Myrtle Blackwood said...

PS: I refer to the 2000 and 2004 and 1963 (assassinaton non-election) and the Gerald Ford post-WaterGate non-election.

Of course, then there was the 1960 fraud-rive election too when Kennedy outdid the dirty tactics of the GOP.

Er, and the 1993 non-election when Bill Clinton lied his head off promising all things he subsequently didn't deliver.

..I'm struggling here. When was the last 'real' election in the US?? (And under what system of vote counting??)

Michael Parenti(author,political analyst and lecturer) said: "Democracy is not about trust,
it is about mistrust. It's about accountability, exposure, open debate, critical challenge,
and popular input and feedback from the citizenry. We have to get our fellow Americans to
trust their leaders less and themselves more. Trust their own questions and suspicions, and
their own desire to know what's going on.
" [hmmm, try switching the words 'democracy' with 'investment' and 'leaders' with 'enterpreneurs'.]

Jack said...

This is not new territory. We've blogged this until the screen is turning blue. Right wing ideologues win elections, and they do repeatedly whether they are Republicans or sheep's coat Democrats, because they are able to obfuscate economic good sense with emotional absurdity. If Osama didn't exist they would have invented him. Come to think of it that's exactly what was done. The Red Menace has morphed into al Qaida. It's a good two fold loy because the fundamentalist Muslim has replaced the "n....s" and the "gooks" as others to be feared and despised.

Will education over come fear and loathing fanned by alternative education with a hidden agenda. Are the stink tanks any different from that? Pour over the writings that come out of Heritage and such. What scholarship is there to glean? Yet, like our misguided and deceitful punditocracy of the right, these think tank "fellows" are continuously published and cited by the media. I'm still hearing relatively well educated people talk about the legitimate connection between the war in Iraq and 9/11. The right wing anti-Christs have done their job well and they are exceptionally well coordinated.

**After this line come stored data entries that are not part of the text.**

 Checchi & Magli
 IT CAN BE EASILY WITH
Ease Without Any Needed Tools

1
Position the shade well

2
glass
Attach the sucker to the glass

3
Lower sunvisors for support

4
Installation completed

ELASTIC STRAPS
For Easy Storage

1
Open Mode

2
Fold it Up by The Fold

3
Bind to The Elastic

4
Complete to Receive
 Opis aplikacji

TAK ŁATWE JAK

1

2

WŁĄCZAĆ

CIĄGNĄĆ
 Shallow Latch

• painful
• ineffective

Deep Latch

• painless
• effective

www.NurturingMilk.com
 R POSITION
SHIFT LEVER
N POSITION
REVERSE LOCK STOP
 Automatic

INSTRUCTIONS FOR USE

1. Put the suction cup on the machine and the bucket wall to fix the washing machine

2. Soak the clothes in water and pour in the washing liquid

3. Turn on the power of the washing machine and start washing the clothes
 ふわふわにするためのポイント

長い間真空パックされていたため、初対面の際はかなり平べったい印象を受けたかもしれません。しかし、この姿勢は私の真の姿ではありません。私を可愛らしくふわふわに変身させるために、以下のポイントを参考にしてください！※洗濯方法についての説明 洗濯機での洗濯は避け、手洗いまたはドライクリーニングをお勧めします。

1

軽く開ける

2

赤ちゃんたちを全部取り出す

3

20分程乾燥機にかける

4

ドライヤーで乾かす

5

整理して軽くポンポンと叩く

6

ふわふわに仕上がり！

Even the current nonsense about how the true conservatives hate McCain seems like a well coordinated canard. The crazies have been put on notice to diss McCain so that the more moderate
centrists will see him as less threatening than he truly is. Machiavelli couldn't do a better job. It has Karl Rove's brand all over it.

Robert Vienneau said...

"The principles of good neoclassical economics" are conservative?

Shag from Brookline said...

Lottery Democrats don't vote their pocketbooks because when (not if?) they hit the lottery they don't want no stinkin' taxes to reduce their winnings.

Kevin Carson said...

Hell's bells, the so-called "Conservative" parties going all the way back to Hamiltonian Federalism have favored some sort of mercantilist policy.

You're exceedingly unlikely to find any sincere support for genuine free market ideas (as opposed to the cynical promotion of corporate interests cloaked in phony "free market" rhetoric) among the sort of neoliberal politicians and journalists who talk the most about the "free market." If there were even a remote chance of a genuine free market (no corporate welfare, no "intellectual property," no regulatory cartelization in the guise of "public welfare") the Fortune 500 would organize a coup d'etat.